HwndSource による ComponentDispatcher イベントの処理方法
HwndSource は、トップレベルのウィンドウである (親 HWND を持たない) 場合、ComponentDispatcher に登録されます。ThreadPreprocessMessage が発生し、そのメッセージの対象が HwndSource または子ウィンドウの場合、HwndSource はその IKeyboardInputSink.TranslateAccelerator、TranslateChar、OnMnemonic のキーボード シンク シーケンスを呼び出します。

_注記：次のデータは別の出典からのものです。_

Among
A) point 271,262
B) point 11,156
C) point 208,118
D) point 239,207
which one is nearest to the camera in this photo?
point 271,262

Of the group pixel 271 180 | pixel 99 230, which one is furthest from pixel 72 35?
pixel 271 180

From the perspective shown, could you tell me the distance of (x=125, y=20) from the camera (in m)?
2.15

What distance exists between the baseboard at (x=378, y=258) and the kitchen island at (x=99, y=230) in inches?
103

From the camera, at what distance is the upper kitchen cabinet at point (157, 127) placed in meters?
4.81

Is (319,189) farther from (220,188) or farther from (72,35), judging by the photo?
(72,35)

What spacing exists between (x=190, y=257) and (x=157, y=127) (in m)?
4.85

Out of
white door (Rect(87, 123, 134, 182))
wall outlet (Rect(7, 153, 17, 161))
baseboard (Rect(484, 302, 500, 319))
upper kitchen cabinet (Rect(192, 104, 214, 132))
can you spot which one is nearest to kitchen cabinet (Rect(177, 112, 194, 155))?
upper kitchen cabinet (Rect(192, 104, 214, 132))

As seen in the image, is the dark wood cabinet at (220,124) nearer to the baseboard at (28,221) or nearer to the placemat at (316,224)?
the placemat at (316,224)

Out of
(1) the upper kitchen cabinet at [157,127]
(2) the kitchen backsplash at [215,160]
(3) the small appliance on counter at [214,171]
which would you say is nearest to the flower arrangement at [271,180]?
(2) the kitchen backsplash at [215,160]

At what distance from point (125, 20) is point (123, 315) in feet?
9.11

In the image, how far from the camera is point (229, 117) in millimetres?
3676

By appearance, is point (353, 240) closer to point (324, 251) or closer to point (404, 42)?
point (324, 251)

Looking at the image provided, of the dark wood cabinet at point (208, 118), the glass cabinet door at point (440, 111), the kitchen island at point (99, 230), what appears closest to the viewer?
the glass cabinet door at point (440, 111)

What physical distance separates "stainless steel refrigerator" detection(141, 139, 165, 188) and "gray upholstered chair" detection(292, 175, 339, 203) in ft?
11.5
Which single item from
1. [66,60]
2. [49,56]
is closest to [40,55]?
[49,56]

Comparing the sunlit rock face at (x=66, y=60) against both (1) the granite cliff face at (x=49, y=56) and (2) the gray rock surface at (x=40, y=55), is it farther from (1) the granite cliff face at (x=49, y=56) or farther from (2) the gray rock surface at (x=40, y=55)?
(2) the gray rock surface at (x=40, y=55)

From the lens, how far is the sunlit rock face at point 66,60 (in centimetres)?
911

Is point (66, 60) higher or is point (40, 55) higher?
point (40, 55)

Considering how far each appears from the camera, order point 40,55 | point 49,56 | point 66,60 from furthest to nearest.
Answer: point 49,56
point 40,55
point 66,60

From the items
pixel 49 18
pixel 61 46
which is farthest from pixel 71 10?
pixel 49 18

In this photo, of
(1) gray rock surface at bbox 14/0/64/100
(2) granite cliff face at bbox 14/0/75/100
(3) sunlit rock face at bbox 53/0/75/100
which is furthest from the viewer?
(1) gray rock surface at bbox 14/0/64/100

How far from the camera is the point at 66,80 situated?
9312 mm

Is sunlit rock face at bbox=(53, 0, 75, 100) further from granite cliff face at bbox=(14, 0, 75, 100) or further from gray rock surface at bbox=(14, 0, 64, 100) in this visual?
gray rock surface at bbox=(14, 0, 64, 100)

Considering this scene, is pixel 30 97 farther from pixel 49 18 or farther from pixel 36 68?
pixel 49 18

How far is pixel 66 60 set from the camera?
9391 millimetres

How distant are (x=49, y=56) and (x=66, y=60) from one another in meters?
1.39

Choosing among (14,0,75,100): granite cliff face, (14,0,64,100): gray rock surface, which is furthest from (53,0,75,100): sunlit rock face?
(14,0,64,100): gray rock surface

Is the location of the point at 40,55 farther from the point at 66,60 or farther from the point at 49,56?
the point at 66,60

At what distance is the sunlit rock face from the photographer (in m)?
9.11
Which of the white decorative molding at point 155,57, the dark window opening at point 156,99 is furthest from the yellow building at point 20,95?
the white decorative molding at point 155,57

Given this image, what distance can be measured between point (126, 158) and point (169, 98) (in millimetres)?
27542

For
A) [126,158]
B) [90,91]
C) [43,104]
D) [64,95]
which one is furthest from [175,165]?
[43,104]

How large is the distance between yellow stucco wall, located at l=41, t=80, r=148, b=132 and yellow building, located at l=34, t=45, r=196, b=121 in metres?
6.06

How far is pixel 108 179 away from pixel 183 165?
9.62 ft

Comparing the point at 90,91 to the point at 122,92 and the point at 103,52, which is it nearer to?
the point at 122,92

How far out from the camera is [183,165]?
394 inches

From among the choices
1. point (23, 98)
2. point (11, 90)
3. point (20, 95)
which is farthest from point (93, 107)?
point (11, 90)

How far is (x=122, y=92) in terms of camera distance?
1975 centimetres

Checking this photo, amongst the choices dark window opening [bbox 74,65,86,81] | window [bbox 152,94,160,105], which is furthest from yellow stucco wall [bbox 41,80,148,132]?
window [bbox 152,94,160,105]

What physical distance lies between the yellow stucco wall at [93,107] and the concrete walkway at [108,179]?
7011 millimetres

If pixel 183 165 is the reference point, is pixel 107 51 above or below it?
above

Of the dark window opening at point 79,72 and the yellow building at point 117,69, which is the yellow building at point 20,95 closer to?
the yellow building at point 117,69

HwndSource がトップレベルのウィンドウではない (親 HWND を持つ) 場合、処理は行われません。トップレベルのウィンドウだけが処理の実行を求められます。また、どのようなシナリオの相互運用でも、キーボード シンクをサポートするトップレベルのウィンドウが存在することが求められます。
適切なキーボード シンク メソッドが先に呼び出されずに WndProc が HwndSource に対して呼び出された場合、アプリケーションは KeyDown などの上位のキーボード イベントを受け取ります。ただし、キーボード シンク メソッドは呼び出されません。これにより、アクセス キー サポートなどの適切なキーボード入力モデルが迂回されます。メッセージ ループが ComponentDispatcher の適切なスレッドへの通知を正しく行わなかった場合、または親 HWND が正しいキーボード シンク応答を呼び出さなかった場合に、これが発生することがあります。
キーボード シンクに送られるメッセージに AddHook を使用してフックを追加した場合、このメッセージは HWND に送信されないことがあります。このメッセージは、メッセージ パンプ レベルで直接処理され、DispatchMessage 関数に送信されないことがあります。